## SELECTED PASSAGE:
☆ ☆ ☆ ☆ ☆ ☆ ☆

Saturday, March 10, 2012

Human factors research and practice - Part 1: surveying the gap

This article by Steve Shorrock and Amy Chung was published in The Ergonomist (newsletter of the Institute of Ergonomics and Human Factors), February 2010. It is reproduced here to give more open access and to encourage further conversation on this issue. The full article in the journal Ergonomics is at http://www.tandfonline.com/doi/abs/10.1080/00140139.2011.568636 (ask me for a preprint).

As a “scientific discipline concerned with the understanding of interactions among humans and other elements of a system”, and a profession that “applies theory, principles, data and methods to design” (according to the International Ergonomics Association), ergonomics and human factors (E/HF) practice should arguably be built upon a solid research base. But do practitioners actually apply research? Do they find it useful and usable? Despite a historical schism between researchers and practitioners, such questions have, perhaps unsurprisingly, been almost completely overlooked in the literature. Yet they are questions that have profound implications for the discipline and profession.

Photo credit: futureshape http://flic.kr/p/S2VLM CC BY 2.0
A widening gap between research and practice has been observed in many disciplines, and especially concerns research published in academic journals. Researchers have found that, while academics place a high value on research, practitioners often do not. Practitioners are often largely unaware of relevant research, or do not implement research findings, or lament that the field is not practical or relevant enough. Understanding whether such a gap exists in E/HF is relevant to all researchers and practitioners. So we conducted a study to examine E/HF practitioners’ application of research findings published in scientific journals, in terms of levels of readership, usefulness, and barriers and facilitators to application.

A questionnaire was developed comprising questions about the practitioner, their access and attitude to published research, and possible barriers and facilitators to using research findings in practice. The questionnaire was targeted at practitioners who apply an understanding of E/HF to the design of interactions in real settings. We wrote to IEA federated E/HF societies to request that they ask for potential respondents. We also advertised the survey on E/HF LinkedIn groups, and emailed LinkedIn members and other professional contacts.

☆ ☆ ☆ ☆ ☆ ☆ ☆

[Region labeling records]
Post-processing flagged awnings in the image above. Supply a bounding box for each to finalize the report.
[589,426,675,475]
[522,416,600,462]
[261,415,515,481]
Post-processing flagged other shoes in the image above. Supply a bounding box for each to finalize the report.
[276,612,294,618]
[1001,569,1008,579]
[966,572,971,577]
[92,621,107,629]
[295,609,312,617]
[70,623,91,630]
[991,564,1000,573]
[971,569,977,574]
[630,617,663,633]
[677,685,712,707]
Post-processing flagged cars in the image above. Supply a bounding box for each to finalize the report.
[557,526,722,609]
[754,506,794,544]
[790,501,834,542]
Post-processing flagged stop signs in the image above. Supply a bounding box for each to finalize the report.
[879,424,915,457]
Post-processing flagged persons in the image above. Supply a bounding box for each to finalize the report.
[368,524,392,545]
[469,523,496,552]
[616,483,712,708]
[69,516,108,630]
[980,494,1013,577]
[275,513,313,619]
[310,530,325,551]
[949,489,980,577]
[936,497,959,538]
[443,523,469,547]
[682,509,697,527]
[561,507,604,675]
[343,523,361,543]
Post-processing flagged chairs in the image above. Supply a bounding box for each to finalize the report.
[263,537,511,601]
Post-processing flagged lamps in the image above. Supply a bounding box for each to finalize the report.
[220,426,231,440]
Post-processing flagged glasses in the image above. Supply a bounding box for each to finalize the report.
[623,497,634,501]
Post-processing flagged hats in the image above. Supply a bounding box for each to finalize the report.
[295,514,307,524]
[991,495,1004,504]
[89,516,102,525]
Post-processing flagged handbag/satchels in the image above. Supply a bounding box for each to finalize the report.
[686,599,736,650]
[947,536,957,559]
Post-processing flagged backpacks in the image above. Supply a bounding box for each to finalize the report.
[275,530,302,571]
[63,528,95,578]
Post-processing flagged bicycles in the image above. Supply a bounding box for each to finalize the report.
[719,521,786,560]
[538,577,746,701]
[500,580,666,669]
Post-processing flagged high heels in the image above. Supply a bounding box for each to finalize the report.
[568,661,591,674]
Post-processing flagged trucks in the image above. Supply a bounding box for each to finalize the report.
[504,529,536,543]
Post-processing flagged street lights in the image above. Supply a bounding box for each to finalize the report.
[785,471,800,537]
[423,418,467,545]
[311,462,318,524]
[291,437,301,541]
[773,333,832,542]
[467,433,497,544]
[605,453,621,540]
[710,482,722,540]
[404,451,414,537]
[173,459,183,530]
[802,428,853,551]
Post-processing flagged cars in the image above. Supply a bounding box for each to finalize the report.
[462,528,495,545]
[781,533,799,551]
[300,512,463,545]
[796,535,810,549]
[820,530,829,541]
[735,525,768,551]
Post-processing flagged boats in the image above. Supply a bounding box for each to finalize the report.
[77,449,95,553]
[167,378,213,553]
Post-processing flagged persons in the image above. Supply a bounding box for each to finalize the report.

☆ ☆ ☆ ☆ ☆ ☆ ☆

## WRITTEN PROBLEM:
Retype the passage of the article on the gap between ergonomics research and practice, starting at "Saturday, March 10, 2012" and ending at "for a preprint).".

## ANSWER FOR THE TASK:
Saturday, March 10, 2012

Human factors research and practice - Part 1: surveying the gap

This article by Steve Shorrock and Amy Chung was published in The Ergonomist (newsletter of the Institute of Ergonomics and Human Factors), February 2010. It is reproduced here to give more open access and to encourage further conversation on this issue. The full article in the journal Ergonomics is at http://www.tandfonline.com/doi/abs/10.1080/00140139.2011.568636 (ask me for a preprint).